### Document passage:
Weird Lovemakers are:
Hector Jaime: bass, vocals
Greg Petix: guitar, vocals
Jason Willis: guitar, vocals
Gerard Schumacher: drums
Sean: What are you guys thinking? I listen to your music and it sometimes sounds like four guys are playing four songs individually, but when you put them all together, it works as one song. Where does that come from?
Greg: Improv jazz? [laughs] I thought we were all playing the same thing, weren’t we?
Jason: I don’t know. Are you talking about the disparate kind of stylistic influences?
Sean: Exactly.
Jason: Then that’s a product of the no-veto rule. We all write songs.
Greg: You know how a lot of bands will have the one guy who writes everything? I’ve been in bands like that. We all have, probably. So we have a no-veto rule. If somebody wants to play something, we’ll play it. When we first started out, the first month Hector was in the band, he wrote this norteno song which I imagine a lot of punk bands would’ve been like, “It’s too weird.”
Jason: I hated it for a while. And yet, I continued to play it, night after night.
Greg: And I have a doo-wop song on the “Back 20” album.
Jason: I hate that song.
Greg: A lot of people do. I just had to get it out of me. It’s my Sha-na-na.
Gerard: Well, from the drummer’s point of view, I feel like the songs are hard. That’s why. It’s difficult music to play.
Jason: We all bring a lot of stuff to the table, too. I mean, every band does, but our record collections are all pretty different. Like, if you listen to a comp tape that any one of us makes to listen to in the van, there’s gonna be new wave stuff, regular old punk stuff, show tunes. I like a lot of dub. Gerard likes a lot of ska. So somehow a lot of that stuff makes it into our songs. We’re definitely four different guys writing stuff.
Sean: Do you guys ever fight about the music?
Greg: The music we write, yeah, I guess we argue about it. But I think in a way, the no-veto is what keeps us from arguing so much. I’ve been in bands where there’s one guy who’s like, “We’re not gonna play that.” And that leads to huge arguments, like, “Fuck you, I want to play this song.”
Gerard: I feel like our arguments are pretty productive in that things never get stagnant. We do work through them.
Jason: I think the arguments have diminished, too. If you listen to the early stuff, it’s definitely like, here’s the new wave song, and here’s the ’77 Brit punk song. Now there’s an overall sound that we have. I mean, there are still some oddball tunes. A lot of them are on the “Back 20” album. That’s definitely the weirdo album. We did a bunch of stuff that we wouldn’t include on a straight rock album.

### Short task 1:
Format part of the records as a JSON list of strings, one per line, with blank lines left out. Begin at the line in the records that contains "In the photo, does" and continue through the last line of the records.

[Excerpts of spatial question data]
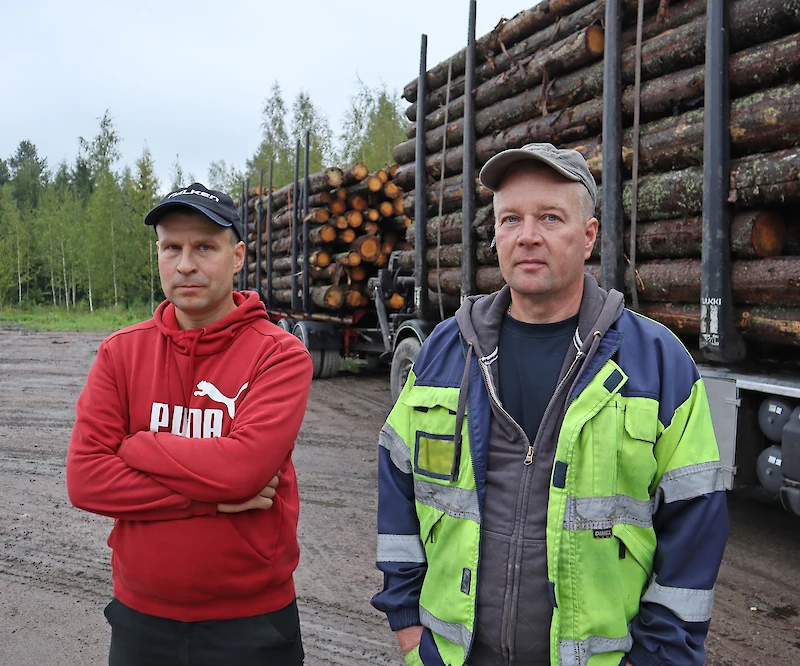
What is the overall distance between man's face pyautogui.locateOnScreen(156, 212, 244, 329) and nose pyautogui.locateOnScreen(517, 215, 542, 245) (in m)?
0.91

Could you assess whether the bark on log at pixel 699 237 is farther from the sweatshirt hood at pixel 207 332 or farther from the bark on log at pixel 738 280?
the sweatshirt hood at pixel 207 332

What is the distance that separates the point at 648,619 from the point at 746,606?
246 centimetres

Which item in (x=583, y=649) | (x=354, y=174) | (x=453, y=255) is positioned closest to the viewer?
(x=583, y=649)

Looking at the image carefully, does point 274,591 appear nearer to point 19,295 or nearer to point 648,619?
point 648,619

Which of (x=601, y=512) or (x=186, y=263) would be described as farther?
(x=186, y=263)

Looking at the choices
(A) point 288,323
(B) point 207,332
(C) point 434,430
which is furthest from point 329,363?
(C) point 434,430

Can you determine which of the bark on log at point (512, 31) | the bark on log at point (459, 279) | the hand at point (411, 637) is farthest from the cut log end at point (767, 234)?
the hand at point (411, 637)

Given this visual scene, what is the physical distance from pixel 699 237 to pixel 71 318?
3522 cm

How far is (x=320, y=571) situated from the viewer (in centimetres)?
416

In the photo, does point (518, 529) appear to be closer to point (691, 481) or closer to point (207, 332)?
point (691, 481)

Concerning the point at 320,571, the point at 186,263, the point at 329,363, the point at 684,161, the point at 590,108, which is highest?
the point at 590,108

### Short task 2:
Translate this sentence from the band interview into Spanish: "I feel like our arguments are pretty productive in that things never get stagnant."

### Task answer 1:
[
  "In the photo, does point (518, 529) appear to be closer to point (691, 481) or closer to point (207, 332)?",
  "point (691, 481)",
  "Concerning the point at 320,571, the point at 186,263, the point at 329,363, the point at 684,161, the point at 590,108, which is highest?",
  "the point at 590,108"
]

### Task answer 2:
Siento que nuestras discusiones son bastante productivas en el sentido de que las cosas nunca se estancan.